Interlaminar Stabilization for Spinal Stenosis in a Medicare Population

Sam Grinberg, Rachel Beth Simon, Christina Dowe, Antonio T Brecevich, Frank P Cammisa, Celeste Abjornson
Spine Journal: Official Journal of the North American Spine Society 2020 July 10

BACKGROUND CONTEXT: The number of complex fusions performed on Medicare beneficiaries, defined as ≥ age 65, with lumbar spinal stenosis with or without spondylolisthesis has been increasing. Typically, these procedures are longer, more invasive and pose a greater risk for complications. Interlaminar stabilization (ILS) serves as an intermediary between decompression alone and decompression with fusion.

PURPOSE: The purpose of this study was to prospectively examine the efficacy of ILS in patients ≥ age 65 through comparison to fusion in the same age group and ILS in younger patients.

STUDY DESIGN/SETTING: A prospective, multi-centered, randomized controlled trial comparing decompression with ILS to decompression with posterolateral fusion with bilateral pedicle screw instrumentation.

PATIENT SAMPLE: Patients from 21 sites in the United States underwent surgery for moderate stenosis with up to a grade 1 degenerative spondylolisthesis and failure of conservative treatment with low back pain at 1 or 2 contiguous levels from L1-L5. Pre-operatively, patient-reported assessment had to meet the criteria of significant pain and disability (VAS back pain ≥ 50 mm on a 100 mm scale; Oswestry Disability Index of ≥ 20/50).

OUTCOME MEASURES: The primary outcome was overall Composite Clinical Success (CCS) as determined by Oswestry Disability Index (ODI) scores, incidence of postoperative epidural injections and/or reoperations, incidence of device-related complications, and persistent or progressive neurological deficit.

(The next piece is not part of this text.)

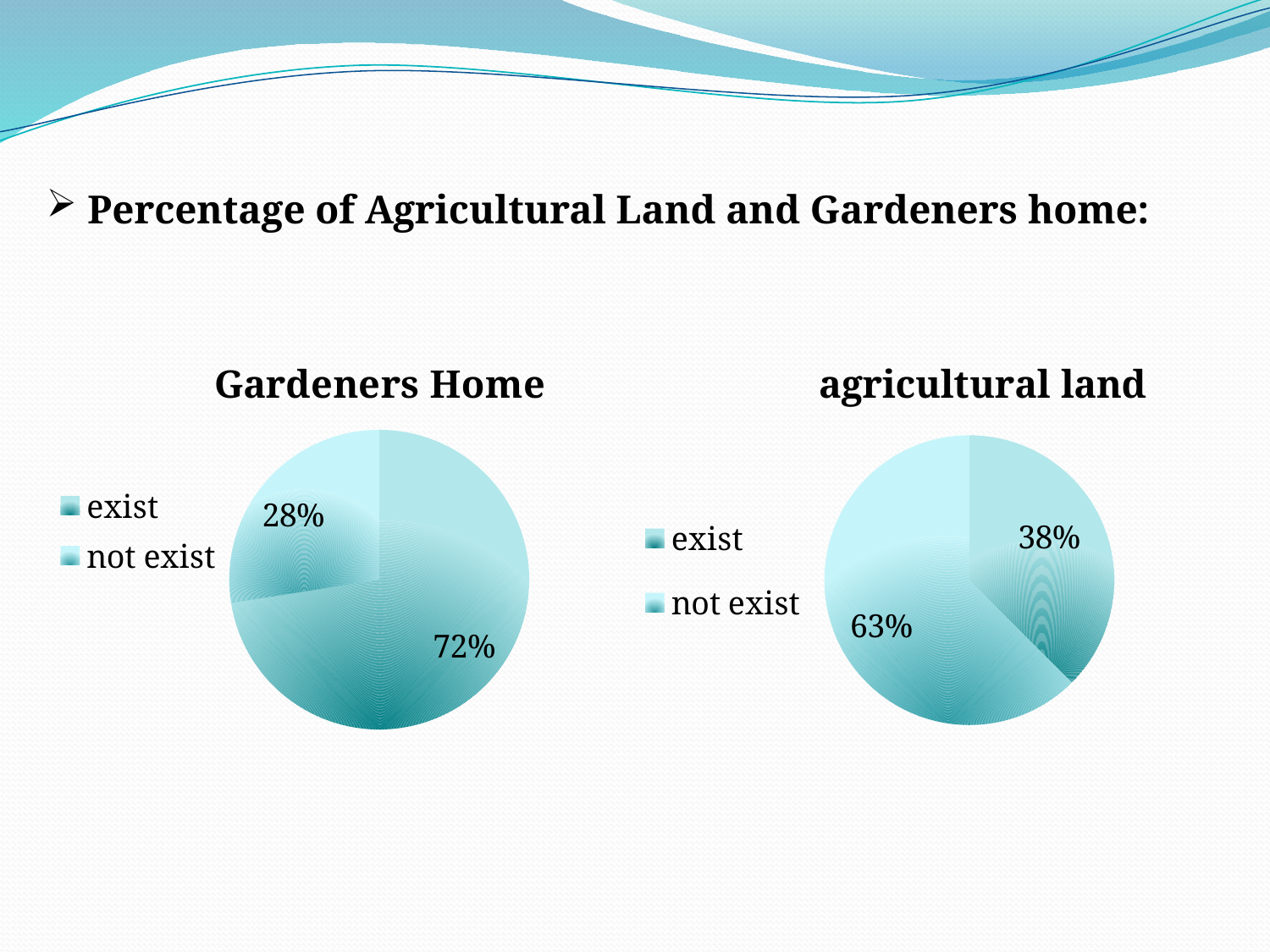
In the Gardeners Home chart, what percentage is shown for 'not exist'? 28% Which is larger: the 'exist' share in the Gardeners Home chart or the 'exist' share in the agricultural land chart? Gardeners Home How many slices does the agricultural land pie chart have? 2 In the agricultural land chart, what percentage is shown for 'exist'? 38% How many entries does the legend of the Gardeners Home chart list? 2 In the agricultural land chart, what percentage is shown for 'not exist'? 63% In the Gardeners Home chart, which slice is the largest? exist In the agricultural land chart, what is the difference between the 'not exist' and 'exist' percentages? 25% In the Gardeners Home chart, what percentage is shown for 'exist'? 72% In the agricultural land chart, which slice is the smallest? exist What kind of chart is the Gardeners Home chart? pie chart In the Gardeners Home chart, what is the difference between the 'exist' and 'not exist' percentages? 44%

Secondary outcomes included patient satisfaction as measured by Visual Analog Scale (VAS) for back and worse leg pain and Zurich Claudication Questionnaire (ZCQ) scores. Narcotic usage data and radiographic assessment of changes in postoperative posterior disc height and foraminal height were also evaluated.

METHODS: At 1- or 2-levels, 84 patients ≥ age 65 underwent decompression with ILS, 57 patients ≥ age 65 underwent decompression with fusion, and 131 patients < age 65 underwent decompression with ILS. Comparisons were made between ≥ age 65 ILS patients and ≥ age 65 fusion patients and between < age 65 and ≥ age 65 ILS patients. The patients were assessed before and after surgery at 6 weeks and 3, 6, 12, 18, 24, 48 and 60 months.

RESULTS: At 24 and 60 months, there were no statistically significant differences in CCS or any of the individual components of CCS between the ≥ age 65 ILS and fusion groups or between the < age 65 and ≥ age 65 ILS groups. ILS Medicare patients experienced significantly shorter surgeries (p<0.001), less blood loss (p<0.001), and a shorter hospital stay (p<0.001) than fusion patients. There were no significant differences radiographically or with regards to postoperative narcotic usage.

CONCLUSIONS: Clinically, ILS patients ≥ age 65 performed as well as both those receiving fusion and those < age 65 who received ILS. Importantly, however, for this older population, ILS Medicare patients experienced less blood loss, a shorter operation and shorter hospital stay than fusion Medicare patients.